Internship Presentations

The OpiOme: Integrating Omics Data with Psychometric Approaches to Assess Susceptibility to Opioid Use Disorder in Cancer Patients

Andres Filgueira

Mentor: Dr. L. Robert Gore and Dr. Zhihua Chen, Department of Biostatistics and Bioinformatics, and Dr. Brian Gonzalez, Department of Health Outcomes and Behavior, Moffitt Cancer Center.

Date/Time: April 30th, 2024 at 12pm.

Abstract: The opioid crisis represents a critical public health challenge. The OpiOme project, rooted in the understanding that Opioid Use Disorder (OUD) susceptibility varies significantly across individuals, seeks to assist with early detection and personalized intervention. Drawing from numerous genetic studies highlighting the role of specific single nucleotide polymorphisms (SNPs) and the intricate modulation of opioid receptors by endogenous and exogenous opioids, this project aims to integrate these biological insights with psychosocial factors, recognizing their profound impact on addiction pathways and behaviors. 

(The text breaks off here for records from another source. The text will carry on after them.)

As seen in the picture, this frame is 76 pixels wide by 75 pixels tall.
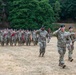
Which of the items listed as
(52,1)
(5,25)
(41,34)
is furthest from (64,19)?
(41,34)

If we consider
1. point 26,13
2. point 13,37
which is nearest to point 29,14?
point 26,13

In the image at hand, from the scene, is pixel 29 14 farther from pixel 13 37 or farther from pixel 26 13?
pixel 13 37

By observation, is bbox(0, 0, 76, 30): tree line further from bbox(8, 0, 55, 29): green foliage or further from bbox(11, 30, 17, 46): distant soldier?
bbox(11, 30, 17, 46): distant soldier

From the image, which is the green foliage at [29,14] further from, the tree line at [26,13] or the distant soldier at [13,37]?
the distant soldier at [13,37]

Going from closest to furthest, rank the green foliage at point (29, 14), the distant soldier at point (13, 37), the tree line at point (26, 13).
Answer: the distant soldier at point (13, 37), the green foliage at point (29, 14), the tree line at point (26, 13)

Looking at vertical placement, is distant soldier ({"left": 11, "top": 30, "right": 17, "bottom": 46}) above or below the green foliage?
above

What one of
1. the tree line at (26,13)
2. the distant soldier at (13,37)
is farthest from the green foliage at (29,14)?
the distant soldier at (13,37)

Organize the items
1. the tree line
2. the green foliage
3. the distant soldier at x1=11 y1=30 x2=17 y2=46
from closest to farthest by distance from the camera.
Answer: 1. the distant soldier at x1=11 y1=30 x2=17 y2=46
2. the green foliage
3. the tree line

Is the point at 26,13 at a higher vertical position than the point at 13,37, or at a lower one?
lower

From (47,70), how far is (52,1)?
191ft

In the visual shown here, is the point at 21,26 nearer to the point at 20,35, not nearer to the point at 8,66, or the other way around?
the point at 20,35

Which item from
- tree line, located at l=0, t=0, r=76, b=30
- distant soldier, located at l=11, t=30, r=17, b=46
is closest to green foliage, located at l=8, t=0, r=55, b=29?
tree line, located at l=0, t=0, r=76, b=30

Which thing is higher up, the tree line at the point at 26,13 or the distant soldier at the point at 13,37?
the distant soldier at the point at 13,37

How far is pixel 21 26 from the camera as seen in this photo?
54.4 meters
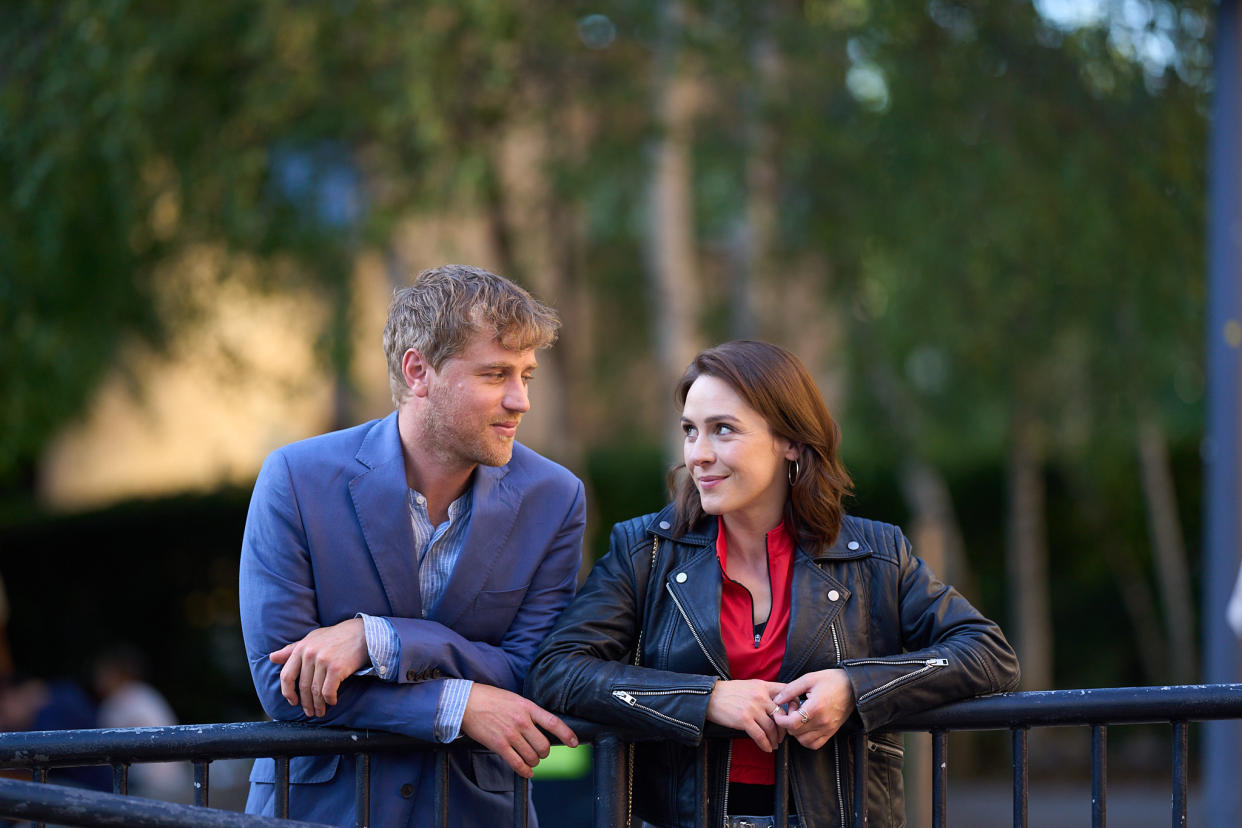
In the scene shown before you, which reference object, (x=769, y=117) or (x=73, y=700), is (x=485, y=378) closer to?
(x=73, y=700)

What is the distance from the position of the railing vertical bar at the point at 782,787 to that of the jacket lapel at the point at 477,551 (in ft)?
2.38

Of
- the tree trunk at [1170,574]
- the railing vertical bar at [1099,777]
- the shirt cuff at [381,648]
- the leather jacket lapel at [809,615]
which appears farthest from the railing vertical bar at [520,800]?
the tree trunk at [1170,574]

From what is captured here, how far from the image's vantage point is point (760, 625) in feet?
9.58

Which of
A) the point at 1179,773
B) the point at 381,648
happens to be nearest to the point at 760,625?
the point at 381,648

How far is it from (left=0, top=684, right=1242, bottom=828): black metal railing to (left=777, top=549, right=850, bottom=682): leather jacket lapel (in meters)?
0.19

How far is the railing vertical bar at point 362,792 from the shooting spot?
276cm

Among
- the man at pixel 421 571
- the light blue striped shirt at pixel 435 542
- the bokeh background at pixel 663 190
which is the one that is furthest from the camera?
the bokeh background at pixel 663 190

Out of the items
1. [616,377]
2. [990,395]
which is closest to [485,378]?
[990,395]

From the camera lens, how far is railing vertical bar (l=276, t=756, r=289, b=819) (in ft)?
9.11

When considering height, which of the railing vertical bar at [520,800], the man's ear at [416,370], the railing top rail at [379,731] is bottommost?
the railing vertical bar at [520,800]

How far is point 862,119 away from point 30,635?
9.20 m

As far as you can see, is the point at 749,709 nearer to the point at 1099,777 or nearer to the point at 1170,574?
the point at 1099,777

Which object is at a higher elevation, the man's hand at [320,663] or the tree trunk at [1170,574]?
the tree trunk at [1170,574]

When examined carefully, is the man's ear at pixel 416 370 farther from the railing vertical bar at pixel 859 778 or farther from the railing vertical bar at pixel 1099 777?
the railing vertical bar at pixel 1099 777
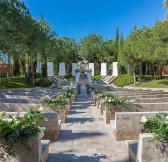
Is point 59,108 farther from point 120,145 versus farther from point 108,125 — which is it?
point 120,145

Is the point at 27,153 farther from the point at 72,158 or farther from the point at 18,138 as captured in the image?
the point at 72,158

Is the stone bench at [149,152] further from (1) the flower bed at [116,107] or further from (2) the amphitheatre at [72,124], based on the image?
(1) the flower bed at [116,107]

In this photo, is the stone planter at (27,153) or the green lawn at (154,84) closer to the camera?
the stone planter at (27,153)

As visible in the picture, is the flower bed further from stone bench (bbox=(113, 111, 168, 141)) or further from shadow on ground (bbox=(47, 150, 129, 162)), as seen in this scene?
shadow on ground (bbox=(47, 150, 129, 162))

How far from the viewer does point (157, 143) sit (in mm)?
3303

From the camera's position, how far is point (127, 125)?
533cm

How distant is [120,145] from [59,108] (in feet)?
11.0

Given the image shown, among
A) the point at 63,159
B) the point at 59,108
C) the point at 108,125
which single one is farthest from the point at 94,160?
the point at 59,108

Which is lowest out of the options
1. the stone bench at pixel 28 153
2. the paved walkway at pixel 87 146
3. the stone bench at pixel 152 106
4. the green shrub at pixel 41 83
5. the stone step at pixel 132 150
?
the paved walkway at pixel 87 146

Leveraging data from over 600 participants derived from Moffitt Cancer Center’s ongoing PROSPECT study, we employed Item Response Theory (IRT) to enhance the measurement properties of a polygenic risk score (PRS). For this study we utilized a simple test, based on established psychological measuring techniques, to predict the risk of opioid dependency. The analysis revealed that our test could only explain a portion of the risk (about 25%) suggesting that it might not capture the full complexity of the issue. The consistency in the test’s items indicates that our method has potential, yet the overall results imply that other important factors affecting opioid risk were not included. This initial exploration highlights the need for further research using more comprehensive models as well as a larger dataset to improve prediction accuracy and draw more meaningful conclusions.